Lome shook his head. "I just felt him. But he was there, baby."

"Just like before they shot us down," the policeman said quietly. "You squeezing my arm and shouting over the damn engines 'They're waiting for us, they're waiting for us!' And not a fucking thing I could do—I didn't order the assault and the Captain sure wasn't going to call it off because my machinegunner said to. But you were right, snake."

"The flames . . ." Lome whispered, his eyes unfocused.

"And you're a dumb bastard to have done it, but you carried me out of them. It never helped us a bit that you knew when the shit was about to hit the fan. But you're a damn good man to have along when it does."

Lome's muscles trembled with memory. Then he stood and laughed into the night. "You know, sarge, in twenty-seven years I've only found one job I was any good at. I didn't much like that one, and anyhow—the world doesn't seem to need killers."

"They'll always need us, snake," Ben said quietly. "Some times they won't admit it." Then, "Well, I think I'll waste some more gas."

"Sarge—" The word hung in the empty darkness. There was engine noise and the tires hissing in the near distance and—nothing else. "Sarge, Mrs. Purefoy was on her porch a minute ago and she didn't go inside. But she's not there now."

Ben's five-cell flashlight slid its narrow beam across the porch: the glider, the wing-back chair. On the far railing, a row of potted violets with a gap for the one now spilled on the boards as if by someone vaulting the rail but dragging one heel. . . . 

"Didn't hear it fall," the policeman muttered, clacking open the car door. The dome light spilled a startling yellow pool across the two men. As it did so, white motion trembled half a block down Rankin Street.

"Fucker!" Ben said. "He couldn't jump across the street, he threw something so it flashed." Ben was back in the car.

Lome squinted, furious at being blinded at the critical instant. "Sarge, I'll swear to God he headed for the church." Lome strode stiffly around the front of the vehicle and got in on the passenger side.

"Mother-fuck!" the stocky policeman snarled, dropping the microphone that had three times failed to get him a response. He reached for the shift lever, looked suddenly at Lome as the slender man unclipped the shotgun. "Where d'ye think you're going?"

"With you."

Ben slipped the transmission into Drive and hung a shrieking U-turn in the empty street. "The first one's birdshot, the next four are double-ought buck," he said flatly.

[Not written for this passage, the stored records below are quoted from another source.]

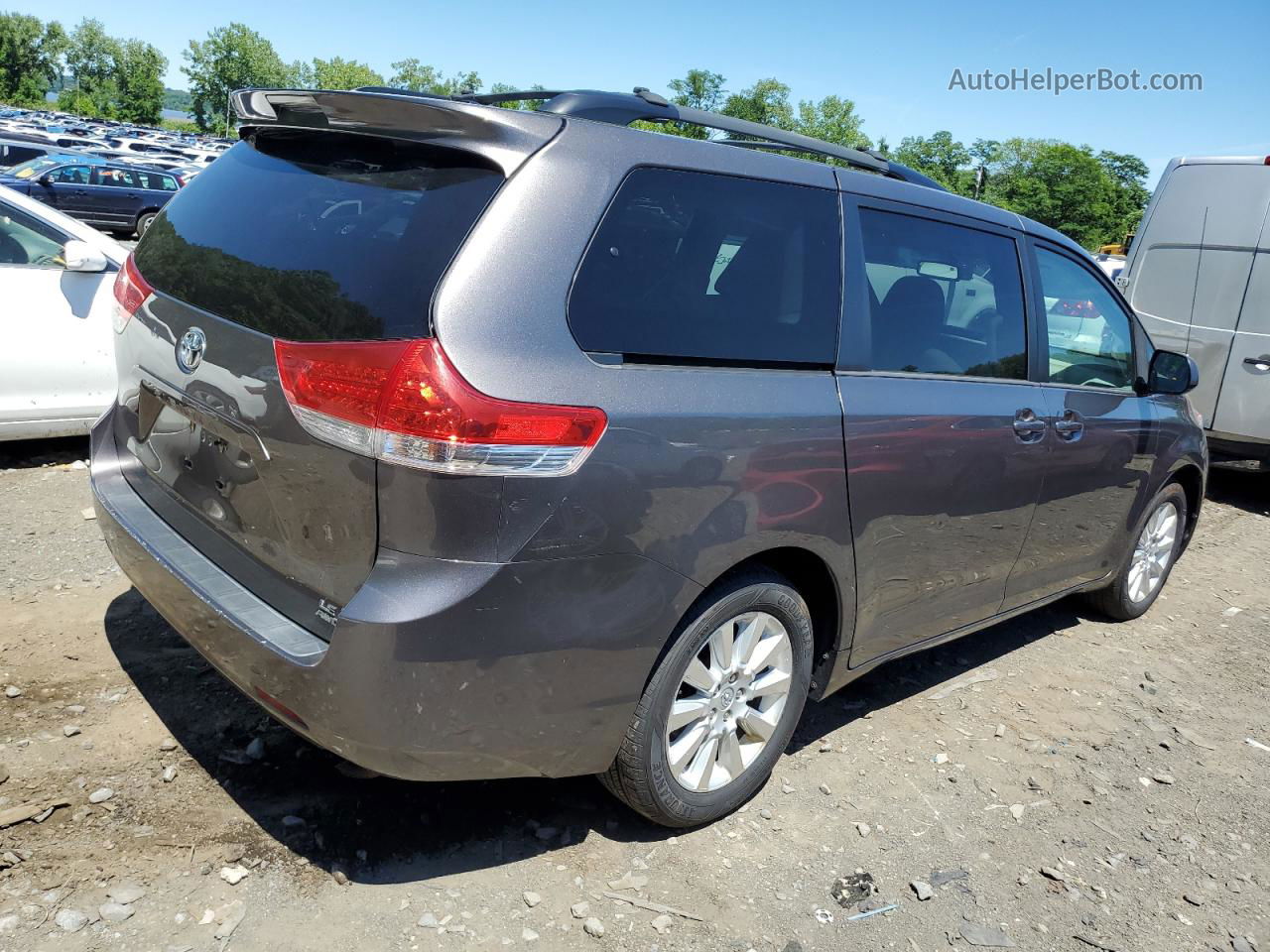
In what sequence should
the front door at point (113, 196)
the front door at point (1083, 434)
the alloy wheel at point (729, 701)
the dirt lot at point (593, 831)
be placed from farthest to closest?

Lome jacked the slide twice, chambering the first round and then shucking it out the ejector. It gleamed palely in the instrument light. "Don't think we're going after birds," he explained.

Ben twisted across the street and bounced over the driveway cut. The car slammed to a halt in the small lot behind and shielded by the bulk of the old church. It was a high, narrow building with two levels of boarded windows the length of the east and west sides; the square tower stood at the south end. At some time after its construction, the church had been faced with artificial stone. It was dingy, a gray mass in the night with a darkness about it that the night alone did not explain.

Ben slid out of the car. His flash touched the small door to the right of the tower. "Nothing wrong with the padlock," Lome said. It was a formidable one, set in a patinaed hasp to close the church against vandals and derelicts.

"They were all locked tight yesterday, too," the patrolman said. "He could still be getting in one of those windows. We'll see." He turned to the trunk of the car and opened it, holding his flashlight in the crook of his arm so his right hand could be free for his drawn revolver.

Lome's quick eyes scanned the wall above them. He bent back at the waist instead of tilting his head alone. "Got the key?" he asked.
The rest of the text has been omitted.